# Board of Appeals



## Durant (Sep 23, 2012)

At first glance the Board of Appeals seems to be a good tool to keep builders and contractors out of the City Manangers office and out of City Council meetings.

I do find an inconsistancy in the IBC and IRC; for example the IRC requires the Boards decision to be in writting and a copy of the decision issued to the apellant and the building official, while the IBC is silent and does not.

What do you think?  If you have a Board of Appeals, is it working for you?  A good thing or a bad thing?

Thanks,

Durant


----------



## Durant (Sep 23, 2012)

oops, 2009 I-codes.


----------



## fatboy (Sep 23, 2012)

Yes, and yes, we don't see many appeals, but is a good group (11 trades folks) to vet proposed amendments before going before Council.


----------



## cda (Sep 23, 2012)

Since it is city business it has to be documented

Yes boa's can be good or can be bad. Bad if the board gives variances and not just rule on the intent.

Have see both


----------



## Coug Dad (Sep 24, 2012)

Board of appeals can be good if they are independant of the building department and fire department and can make informed decesions.  If they are just automatically going to follow what the departments are saying it is a waste of everyone's time to go through a step just to confirm what the AHJ is saying.  If they are not informed and grant every appeal, regardless of merit, it weakens the AHJ and can have morale issues with the staff.


----------



## GBrackins (Sep 24, 2012)

in Massachusetts we have a state Board of Appeals for all items involving the State Building Code. Each town has a zoning board of appeals.

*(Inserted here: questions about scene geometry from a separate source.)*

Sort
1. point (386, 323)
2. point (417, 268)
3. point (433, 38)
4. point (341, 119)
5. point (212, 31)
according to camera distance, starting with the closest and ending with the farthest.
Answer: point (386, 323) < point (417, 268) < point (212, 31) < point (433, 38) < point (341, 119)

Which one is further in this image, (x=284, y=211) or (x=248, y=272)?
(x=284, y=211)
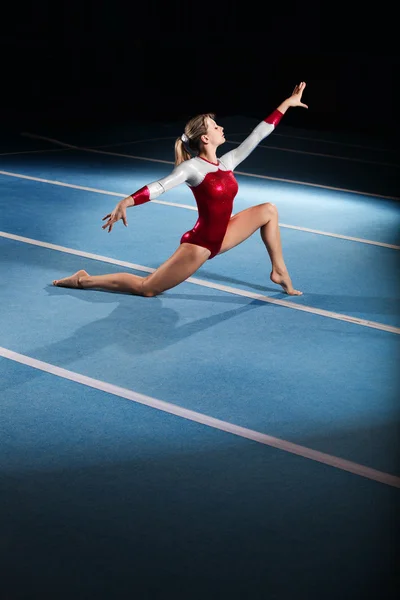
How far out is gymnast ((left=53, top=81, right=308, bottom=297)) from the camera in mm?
5480

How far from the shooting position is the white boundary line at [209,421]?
140 inches

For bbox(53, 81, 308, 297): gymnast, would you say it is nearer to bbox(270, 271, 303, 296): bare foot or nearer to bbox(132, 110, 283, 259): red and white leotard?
bbox(132, 110, 283, 259): red and white leotard

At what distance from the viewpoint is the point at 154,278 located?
563 centimetres

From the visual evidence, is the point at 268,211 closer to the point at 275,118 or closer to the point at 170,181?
the point at 275,118

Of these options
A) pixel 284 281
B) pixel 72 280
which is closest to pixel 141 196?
pixel 72 280

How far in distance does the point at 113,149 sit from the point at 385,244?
5.87 metres

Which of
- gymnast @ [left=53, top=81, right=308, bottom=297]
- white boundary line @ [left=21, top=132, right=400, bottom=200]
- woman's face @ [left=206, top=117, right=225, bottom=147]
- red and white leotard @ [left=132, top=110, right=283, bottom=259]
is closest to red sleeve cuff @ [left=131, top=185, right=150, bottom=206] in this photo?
gymnast @ [left=53, top=81, right=308, bottom=297]

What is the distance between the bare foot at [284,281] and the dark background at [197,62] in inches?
407

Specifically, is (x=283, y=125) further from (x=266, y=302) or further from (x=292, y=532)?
(x=292, y=532)

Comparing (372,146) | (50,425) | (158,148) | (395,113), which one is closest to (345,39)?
(395,113)

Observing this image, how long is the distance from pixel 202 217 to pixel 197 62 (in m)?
13.4

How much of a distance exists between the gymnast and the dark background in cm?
1029

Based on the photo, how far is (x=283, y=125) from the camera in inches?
651

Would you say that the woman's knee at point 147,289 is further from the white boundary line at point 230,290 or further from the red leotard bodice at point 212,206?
the white boundary line at point 230,290
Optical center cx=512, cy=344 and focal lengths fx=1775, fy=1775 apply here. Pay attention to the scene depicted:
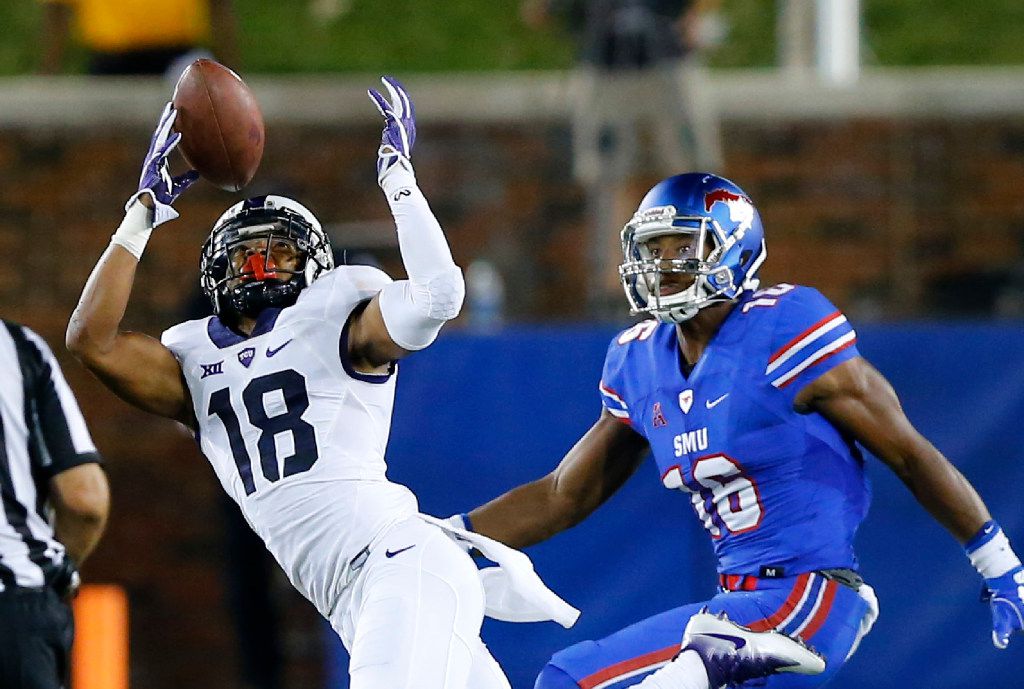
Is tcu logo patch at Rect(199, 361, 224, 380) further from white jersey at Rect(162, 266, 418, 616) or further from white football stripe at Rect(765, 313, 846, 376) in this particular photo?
white football stripe at Rect(765, 313, 846, 376)

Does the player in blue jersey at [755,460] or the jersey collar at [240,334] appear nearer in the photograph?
the player in blue jersey at [755,460]

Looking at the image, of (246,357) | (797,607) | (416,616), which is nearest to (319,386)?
(246,357)

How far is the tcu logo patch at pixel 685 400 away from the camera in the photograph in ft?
15.7

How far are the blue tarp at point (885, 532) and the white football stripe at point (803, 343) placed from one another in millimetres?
2550

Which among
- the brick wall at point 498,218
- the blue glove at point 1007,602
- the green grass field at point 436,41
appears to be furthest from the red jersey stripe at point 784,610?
the green grass field at point 436,41

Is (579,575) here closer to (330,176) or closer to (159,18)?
(330,176)

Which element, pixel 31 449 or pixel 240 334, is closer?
pixel 240 334

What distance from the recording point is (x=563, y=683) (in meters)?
Result: 4.59

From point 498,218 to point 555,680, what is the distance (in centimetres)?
478

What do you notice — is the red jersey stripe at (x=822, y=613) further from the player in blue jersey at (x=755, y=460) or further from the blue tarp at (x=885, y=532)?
the blue tarp at (x=885, y=532)

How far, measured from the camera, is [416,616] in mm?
4363

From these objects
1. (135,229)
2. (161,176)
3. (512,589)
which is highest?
(161,176)

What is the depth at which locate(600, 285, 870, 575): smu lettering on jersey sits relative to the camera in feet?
15.3

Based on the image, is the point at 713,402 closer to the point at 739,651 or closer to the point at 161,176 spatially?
the point at 739,651
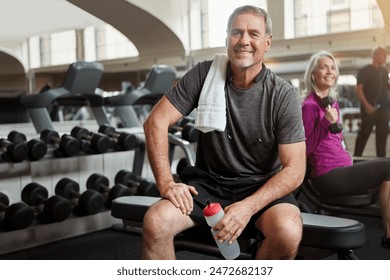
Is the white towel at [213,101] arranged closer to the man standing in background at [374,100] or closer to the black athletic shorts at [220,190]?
the black athletic shorts at [220,190]

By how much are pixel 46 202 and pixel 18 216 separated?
0.17 metres

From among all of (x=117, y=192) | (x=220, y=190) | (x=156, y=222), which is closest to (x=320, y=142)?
(x=220, y=190)

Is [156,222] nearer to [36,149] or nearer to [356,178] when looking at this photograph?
[356,178]

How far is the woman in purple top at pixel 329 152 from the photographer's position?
5.59ft

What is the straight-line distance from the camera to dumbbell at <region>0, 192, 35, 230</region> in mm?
2076

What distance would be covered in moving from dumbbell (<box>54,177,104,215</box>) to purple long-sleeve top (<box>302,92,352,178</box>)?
1.03 meters

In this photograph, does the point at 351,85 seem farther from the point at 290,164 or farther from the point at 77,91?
the point at 77,91

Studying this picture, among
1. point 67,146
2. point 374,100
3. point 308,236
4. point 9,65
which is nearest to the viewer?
point 308,236

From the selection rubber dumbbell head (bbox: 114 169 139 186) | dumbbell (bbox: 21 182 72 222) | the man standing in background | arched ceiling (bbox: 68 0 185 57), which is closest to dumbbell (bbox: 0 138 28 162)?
dumbbell (bbox: 21 182 72 222)

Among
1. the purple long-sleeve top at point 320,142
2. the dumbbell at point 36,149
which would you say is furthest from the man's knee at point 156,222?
the dumbbell at point 36,149

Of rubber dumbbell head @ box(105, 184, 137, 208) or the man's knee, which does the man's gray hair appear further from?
rubber dumbbell head @ box(105, 184, 137, 208)

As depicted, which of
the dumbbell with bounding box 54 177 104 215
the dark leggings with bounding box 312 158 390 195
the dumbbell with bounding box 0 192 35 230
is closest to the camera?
the dark leggings with bounding box 312 158 390 195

Locals cannot make variances to the Building Code.


----------



## FM William Burns (Sep 24, 2012)

Works for us!


----------



## Durant (Sep 26, 2012)

Thanks for informaton,

One advantage I see is that complaints are required to go to the board instead of or before going to the City Manager or Council.

What about the differences in the IBC and IRC requirements?  I do find an inconsistancy in the IBC and IRC; for example the IRC requires the Boards decision to be in writting and a copy of the decision issued to the apellant and the building official, while the IBC is silent and does not.

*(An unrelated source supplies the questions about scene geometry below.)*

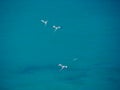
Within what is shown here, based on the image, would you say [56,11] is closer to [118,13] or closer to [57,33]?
[57,33]

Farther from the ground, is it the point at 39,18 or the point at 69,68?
the point at 39,18

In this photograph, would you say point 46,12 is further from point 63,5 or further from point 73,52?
point 73,52

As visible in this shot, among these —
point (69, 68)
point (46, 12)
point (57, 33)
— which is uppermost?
point (46, 12)

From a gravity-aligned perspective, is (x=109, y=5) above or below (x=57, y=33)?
above

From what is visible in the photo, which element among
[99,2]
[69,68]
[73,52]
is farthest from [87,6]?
[69,68]

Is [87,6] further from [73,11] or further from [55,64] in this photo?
[55,64]

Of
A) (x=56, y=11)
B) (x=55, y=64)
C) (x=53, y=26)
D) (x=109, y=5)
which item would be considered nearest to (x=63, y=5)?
(x=56, y=11)

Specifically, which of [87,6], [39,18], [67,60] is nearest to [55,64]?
[67,60]
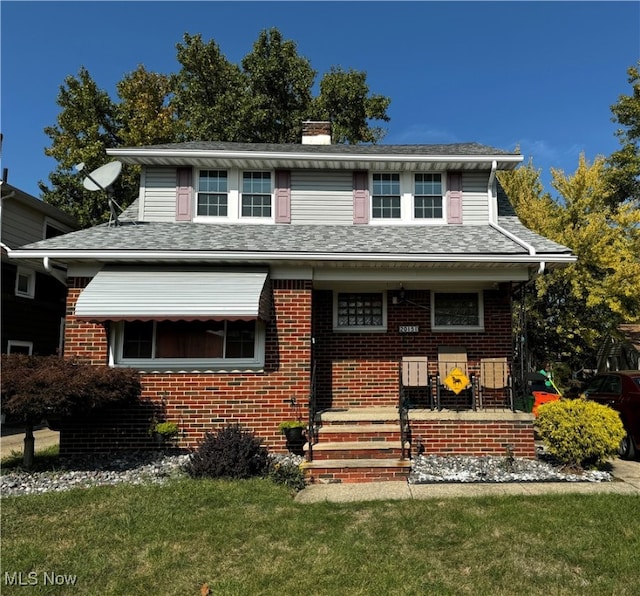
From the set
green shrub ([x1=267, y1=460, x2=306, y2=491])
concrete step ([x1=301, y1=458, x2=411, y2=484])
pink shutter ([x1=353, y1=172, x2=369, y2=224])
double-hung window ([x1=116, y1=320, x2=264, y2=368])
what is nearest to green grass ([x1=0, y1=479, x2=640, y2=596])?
green shrub ([x1=267, y1=460, x2=306, y2=491])

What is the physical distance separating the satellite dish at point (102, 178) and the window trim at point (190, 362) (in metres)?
3.11

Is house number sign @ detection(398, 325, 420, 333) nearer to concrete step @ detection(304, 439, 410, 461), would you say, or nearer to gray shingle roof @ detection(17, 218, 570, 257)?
gray shingle roof @ detection(17, 218, 570, 257)

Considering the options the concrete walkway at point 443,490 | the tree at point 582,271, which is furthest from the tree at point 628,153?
the concrete walkway at point 443,490

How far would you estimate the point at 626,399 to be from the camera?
8789mm

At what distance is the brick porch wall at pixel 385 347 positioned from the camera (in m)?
10.1

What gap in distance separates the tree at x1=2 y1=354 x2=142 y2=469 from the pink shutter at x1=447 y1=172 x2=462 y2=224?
7.58m

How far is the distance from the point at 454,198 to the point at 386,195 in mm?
1544

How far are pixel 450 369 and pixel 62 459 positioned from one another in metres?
7.43

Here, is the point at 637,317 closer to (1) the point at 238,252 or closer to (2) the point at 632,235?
(2) the point at 632,235


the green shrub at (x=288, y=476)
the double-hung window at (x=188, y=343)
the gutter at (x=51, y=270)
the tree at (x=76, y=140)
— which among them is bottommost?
the green shrub at (x=288, y=476)

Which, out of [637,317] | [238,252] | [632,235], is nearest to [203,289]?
[238,252]

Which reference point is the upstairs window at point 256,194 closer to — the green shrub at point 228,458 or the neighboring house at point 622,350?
the green shrub at point 228,458

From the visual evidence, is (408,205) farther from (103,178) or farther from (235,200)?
(103,178)

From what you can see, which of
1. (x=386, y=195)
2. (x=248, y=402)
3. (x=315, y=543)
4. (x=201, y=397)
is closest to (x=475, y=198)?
(x=386, y=195)
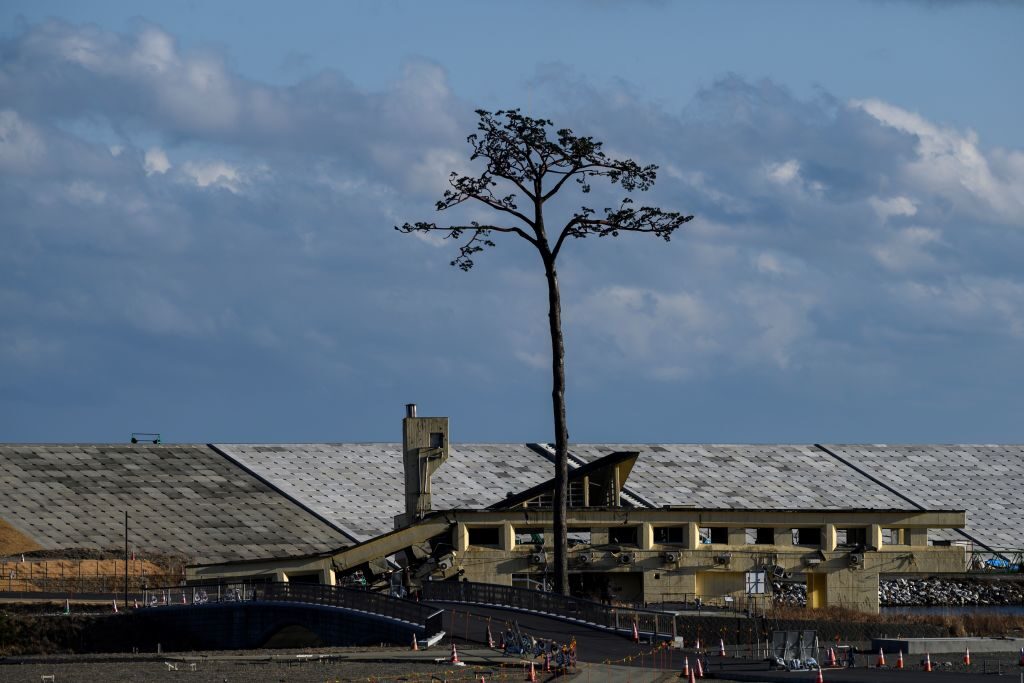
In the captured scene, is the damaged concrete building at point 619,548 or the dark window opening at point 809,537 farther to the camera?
the dark window opening at point 809,537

Was this an error or just plain stupidity on the part of the ICC?


----------



## Durant (Sep 26, 2012)

oops, did it again; 2009 I-codes.


----------



## mtlogcabin (Sep 26, 2012)

> Was this an error or just plain stupidity on the part of the ICC?

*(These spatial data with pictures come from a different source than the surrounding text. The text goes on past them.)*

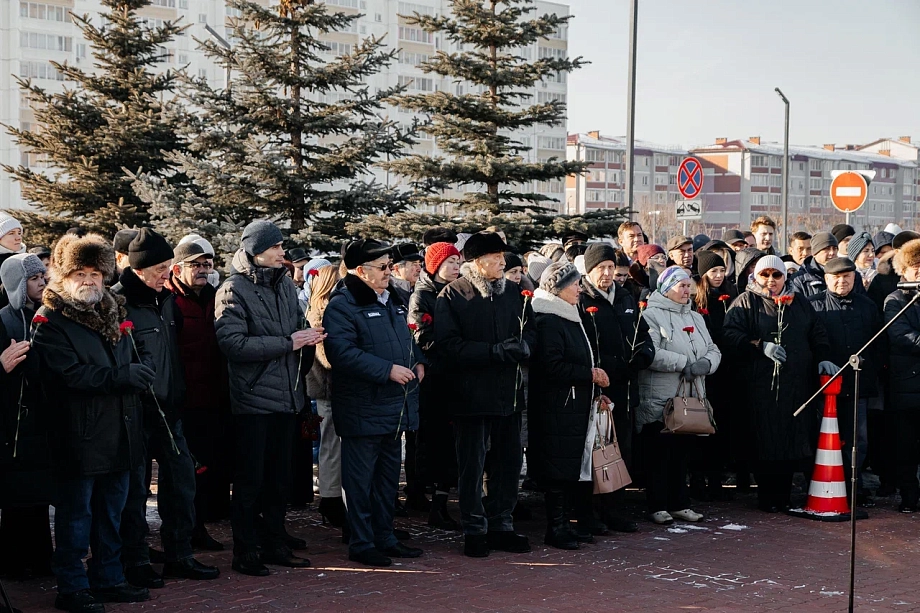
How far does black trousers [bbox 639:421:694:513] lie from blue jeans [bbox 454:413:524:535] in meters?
1.55

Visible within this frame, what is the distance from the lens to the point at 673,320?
9445 mm

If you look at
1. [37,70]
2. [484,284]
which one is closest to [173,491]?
[484,284]

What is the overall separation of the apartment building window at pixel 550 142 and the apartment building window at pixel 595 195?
2515cm

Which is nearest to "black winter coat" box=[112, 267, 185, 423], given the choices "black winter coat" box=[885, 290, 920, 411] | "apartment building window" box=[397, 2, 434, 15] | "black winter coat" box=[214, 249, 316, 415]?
"black winter coat" box=[214, 249, 316, 415]

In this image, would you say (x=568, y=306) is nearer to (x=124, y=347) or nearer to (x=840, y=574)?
(x=840, y=574)

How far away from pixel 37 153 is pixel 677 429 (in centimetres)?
1681

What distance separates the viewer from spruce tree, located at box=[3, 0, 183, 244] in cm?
1989

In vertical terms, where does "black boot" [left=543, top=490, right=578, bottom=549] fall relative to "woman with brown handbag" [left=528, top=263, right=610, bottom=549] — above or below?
below

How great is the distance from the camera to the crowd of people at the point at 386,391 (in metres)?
6.70

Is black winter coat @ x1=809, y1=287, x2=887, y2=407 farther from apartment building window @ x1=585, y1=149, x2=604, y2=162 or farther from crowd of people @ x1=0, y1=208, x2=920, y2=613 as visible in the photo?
apartment building window @ x1=585, y1=149, x2=604, y2=162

The IBC and the IRC are written by you and me and anyone else who wants to submit a code change not the ICC.

There are 2 seperate committees that oversee the review and adoption of the codes.

So I would say an error in that they are not the same lanquage because both codes are not reviewed by the same committees.

Good idea for a code change


----------



## cda (Sep 26, 2012)

Most cities require meetings to be recorded


----------



## fatboy (Sep 26, 2012)

As MT said two different committees, and often two totally different viewpoints. The have been proposals for years to try to get the two codes to have like requirements when appropriate. Code committees seem to bristle at the comment, "well this is what the other code says". I don't agree at all with it, but it happen, frequently.......


----------



## Durant (Sep 27, 2012)

Thanks,

I needed that.  As much time as I spend preaching to contractors that they can't opt for commercial code requirements and have to comply with the IRC; I should know better.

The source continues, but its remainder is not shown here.